**TASK ITEM:** Could you write out the line containing "Real-time reporting is" and all the lines below it in the data, exactly, through the final one and nothing else?
(EXERCISE DATA)
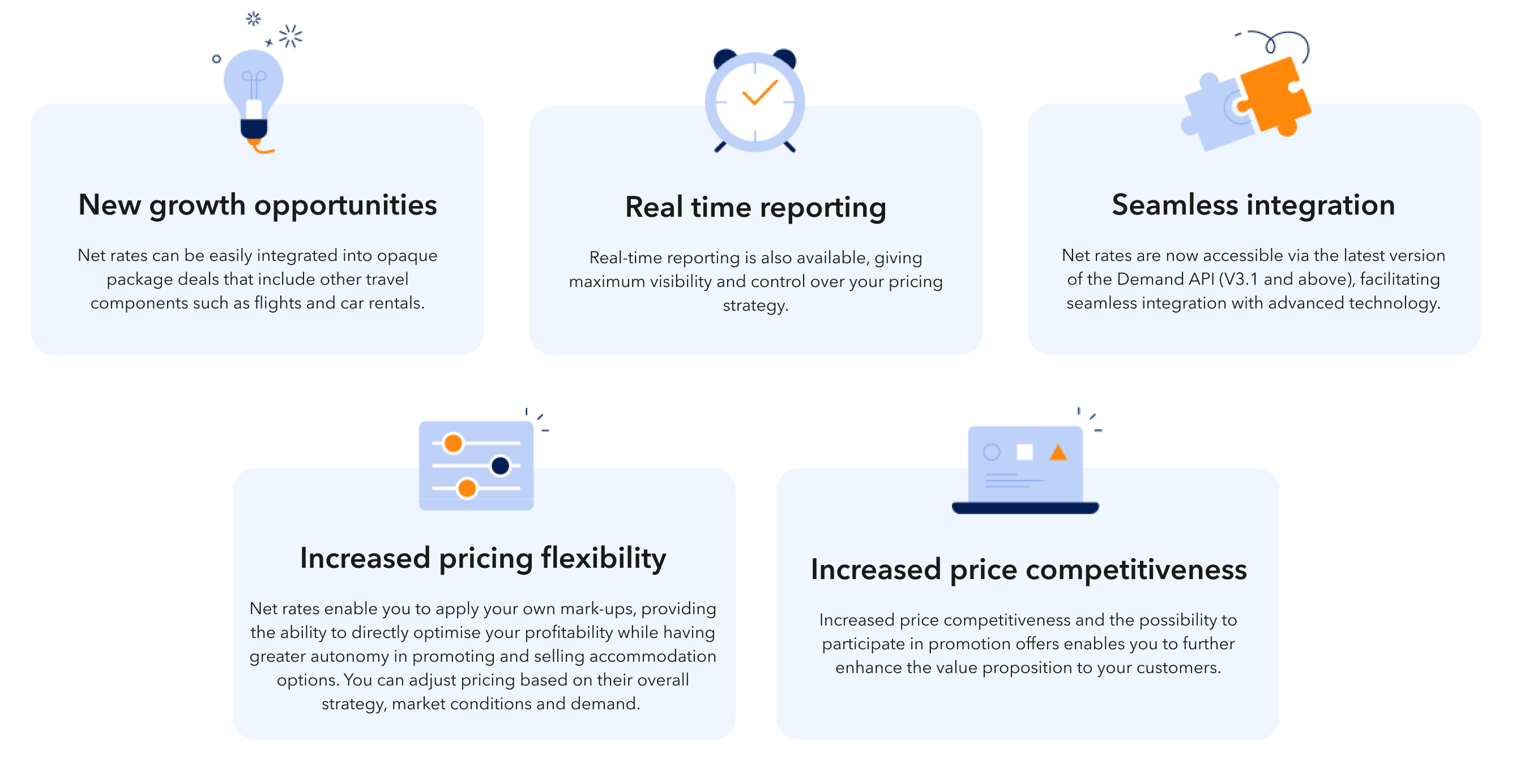 New growth opportunities

Net rates can be easily integrated into opaque package deals that include other travel components such as flights and car rentals.

Real time reporting

Real-time reporting is also available, giving maximum visibility and control over your pricing strategy.

Seamless integration

Net rates are now accessible via the latest version of the Demand API (V3.1 and above), facilitating seamless integration with advanced technology.

Increased pricing flexibility

Net rates enable you to apply your own mark-ups, providing the ability to directly optimise your profitability while having greater autonomy in promoting and selling accommodation options. You can adjust pricing based on their overall strategy, market conditions and demand.

Increased price competitiveness

Increased price competitiveness and the possibility to participate in promotion offers enables you to further enhance the value proposition to your customers.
(End EXERCISE DATA)
**REPLY TO THE EXERCISE:**
Real-time reporting is also available, giving maximum visibility and control over your pricing strategy.

Seamless integration

Net rates are now accessible via the latest version of the Demand API (V3.1 and above), facilitating seamless integration with advanced technology.

Increased pricing flexibility

Net rates enable you to apply your own mark-ups, providing the ability to directly optimise your profitability while having greater autonomy in promoting and selling accommodation options. You can adjust pricing based on their overall strategy, market conditions and demand.

Increased price competitiveness

Increased price competitiveness and the possibility to participate in promotion offers enables you to further enhance the value proposition to your customers.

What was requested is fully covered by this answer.